--- Textauszug ---

Zwischen Pfusch und "ganz großen Beträgen"

Angesprochen auf das Thema Betrugsbekämpfung – hiervon erwartet sich die Regierung rund 1,9 Milliarden Euro -, betonte Faymann, dass hier „einige große Konzerne in Europa Schlupflöcher nutzen, das gehört abgeschafft“. Mitterlehner ergänzte: „Es geht nicht um den ganz Kleinen, der in der Schweiz ein Konto hat, sondern um ganz große Fälle, die ganz große Beträge geben werden.“ Nicht außer Acht lassen dürfe man den Sozialbetrug. „E-Card-Missbrauch und Pfusch ist kein Kavaliersdelikt“, sagt der ÖVP-Chef. Faymann ergänzt: Jeder, der seine Garage mit Pfuschern ausbaue, „wird auch betroffen sein“.

--- Rohdaten ---

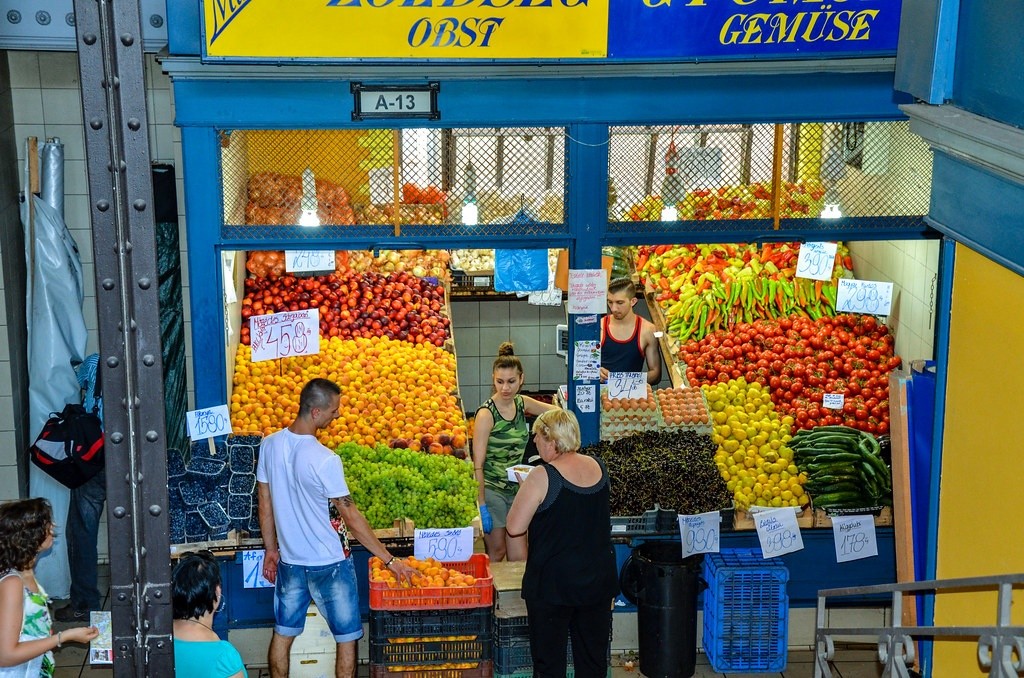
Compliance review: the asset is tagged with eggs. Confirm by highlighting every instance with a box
[599,382,710,440]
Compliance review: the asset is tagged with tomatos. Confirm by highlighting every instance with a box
[679,313,902,436]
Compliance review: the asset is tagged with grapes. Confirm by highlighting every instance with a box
[333,442,481,529]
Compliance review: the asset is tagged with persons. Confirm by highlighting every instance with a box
[171,553,248,678]
[255,378,421,678]
[0,497,98,677]
[472,342,566,563]
[54,353,107,623]
[505,410,620,678]
[600,277,663,385]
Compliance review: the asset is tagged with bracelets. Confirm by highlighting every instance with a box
[384,555,396,566]
[57,631,62,648]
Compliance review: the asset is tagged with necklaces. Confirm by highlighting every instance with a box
[181,617,214,632]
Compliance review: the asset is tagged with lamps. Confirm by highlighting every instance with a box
[660,125,680,221]
[821,124,843,218]
[462,129,480,227]
[299,131,321,226]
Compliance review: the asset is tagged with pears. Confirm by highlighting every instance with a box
[700,376,809,510]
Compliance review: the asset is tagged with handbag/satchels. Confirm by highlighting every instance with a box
[29,355,107,487]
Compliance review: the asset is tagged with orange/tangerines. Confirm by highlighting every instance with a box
[371,555,478,589]
[229,337,471,460]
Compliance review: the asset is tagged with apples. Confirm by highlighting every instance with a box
[241,268,451,348]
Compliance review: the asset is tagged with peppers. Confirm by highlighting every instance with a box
[621,181,856,340]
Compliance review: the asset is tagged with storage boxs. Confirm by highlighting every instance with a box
[448,261,494,292]
[493,609,613,647]
[609,505,658,535]
[368,639,492,664]
[495,667,612,678]
[368,552,494,611]
[656,501,734,534]
[494,645,611,675]
[369,662,493,678]
[369,608,495,639]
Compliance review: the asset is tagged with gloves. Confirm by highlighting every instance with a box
[479,504,493,535]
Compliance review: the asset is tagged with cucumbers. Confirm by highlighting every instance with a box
[786,426,894,515]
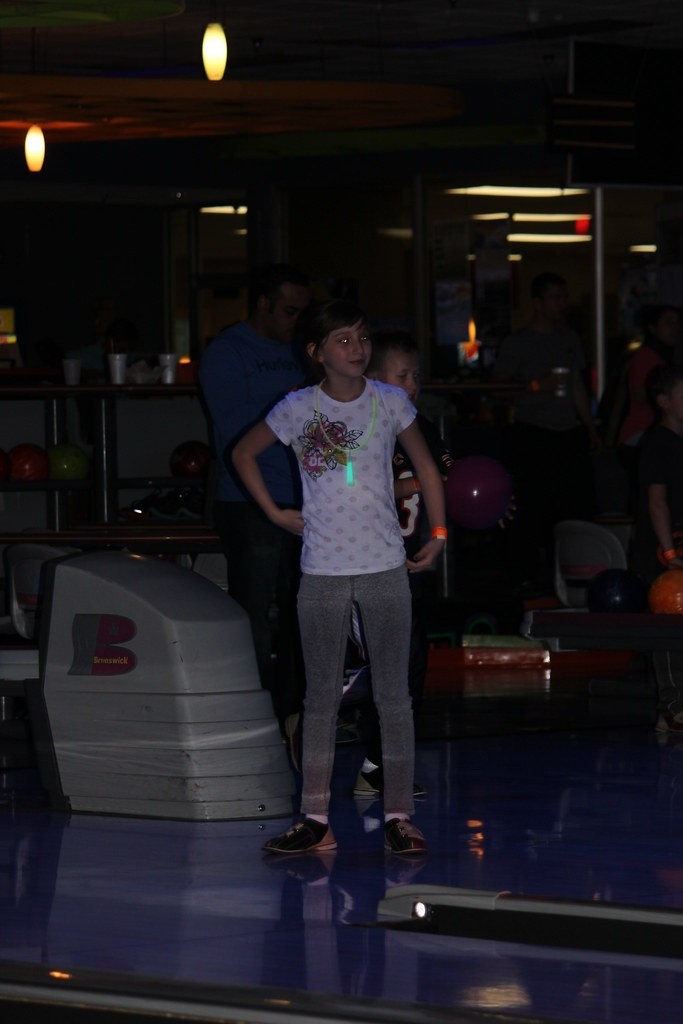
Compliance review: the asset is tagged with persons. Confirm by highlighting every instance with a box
[488,272,683,732]
[195,262,517,796]
[232,299,445,852]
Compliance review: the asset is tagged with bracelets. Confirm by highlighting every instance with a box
[429,525,448,540]
[413,475,421,491]
[663,548,677,560]
[529,378,542,394]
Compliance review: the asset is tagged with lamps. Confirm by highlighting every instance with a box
[202,0,227,81]
[24,120,46,173]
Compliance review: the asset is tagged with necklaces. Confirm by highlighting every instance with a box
[315,375,376,453]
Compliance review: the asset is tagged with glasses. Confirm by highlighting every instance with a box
[270,298,305,320]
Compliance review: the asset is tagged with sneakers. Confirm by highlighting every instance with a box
[261,851,336,884]
[261,818,339,854]
[384,818,429,855]
[354,795,427,816]
[351,766,430,797]
[385,852,425,884]
[296,712,358,742]
[658,733,683,749]
[285,712,302,774]
[656,711,683,734]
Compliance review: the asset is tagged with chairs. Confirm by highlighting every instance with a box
[553,517,629,608]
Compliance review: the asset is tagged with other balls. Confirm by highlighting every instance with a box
[446,456,513,530]
[46,444,88,481]
[1,447,10,482]
[587,568,648,615]
[647,568,683,615]
[170,441,213,482]
[7,444,51,480]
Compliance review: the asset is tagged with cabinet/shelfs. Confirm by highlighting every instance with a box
[0,383,219,556]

---

_Schriftliche Anfrage A_
Beantworte zum Text über Betrugsbekämpfung diese Fragen:
(i) Wie viel Geld erwartet sich die Regierung von der Betrugsbekämpfung?
(ii) Was ist laut dem ÖVP-Chef kein Kavaliersdelikt?
(iii) Wer wird laut Faymann „auch betroffen sein“?
_Schriftliche Anfrage B_
Setze den Text über Betrugsbekämpfung nach seinem letzten Satz fort.

_Ausgabe A_
(i) Rund 1,9 Milliarden Euro.
(ii) E-Card-Missbrauch und Pfusch.
(iii) Jeder, der seine Garage mit Pfuschern ausbaut.

_Ausgabe B_
Am Ausdruck der „automatischen Aufhebung des Bankgeheimnisses“, stieß sich der SPÖ-Obmann. „Das klingt, als könnte jeder in die Konten Einblick nehmen – auch der ORF. Das ist nicht so. Es geht um die Finanzprüfer.“ Mitterlehner dagegen kritisierte, dass einzelne Punkte der Reform falsch wiedergegeben würden: „Zur Grunderwerbssteuer: Habe ich ein Haus im Wert von 400.000 Euro und übergebe es einmal im Leben in der Familie, werden ungefähr 4000 Euro fällig, nicht mehr.“ Auch an „Wunschzetteln“ diverser Experten, etwa mit Hinweisen auf Einsparungspotenzial in Sachen Förderwesen, stieß sich der Wissenschafts- und Wirtschaftsminister, während er einen Artikel der „Presse“ in die Kamera hielt: „Ich lade alle Experten, die auf Kalenderzetteln scheinbar alles wissen, ein, uns zu schreiben, wo Sie konkret Potenzial sehen.“ Allerdings sei zu bedenken: „Wir haben Kinderbetreuungsgeld, die Schweizer null. Wir haben die Forschungsförderung, die Spitäler fallen hier herein.“ Unternehmen selbst würden kaum etwas bekommen.

"Kleinirgendwas, halte ich für problematisch"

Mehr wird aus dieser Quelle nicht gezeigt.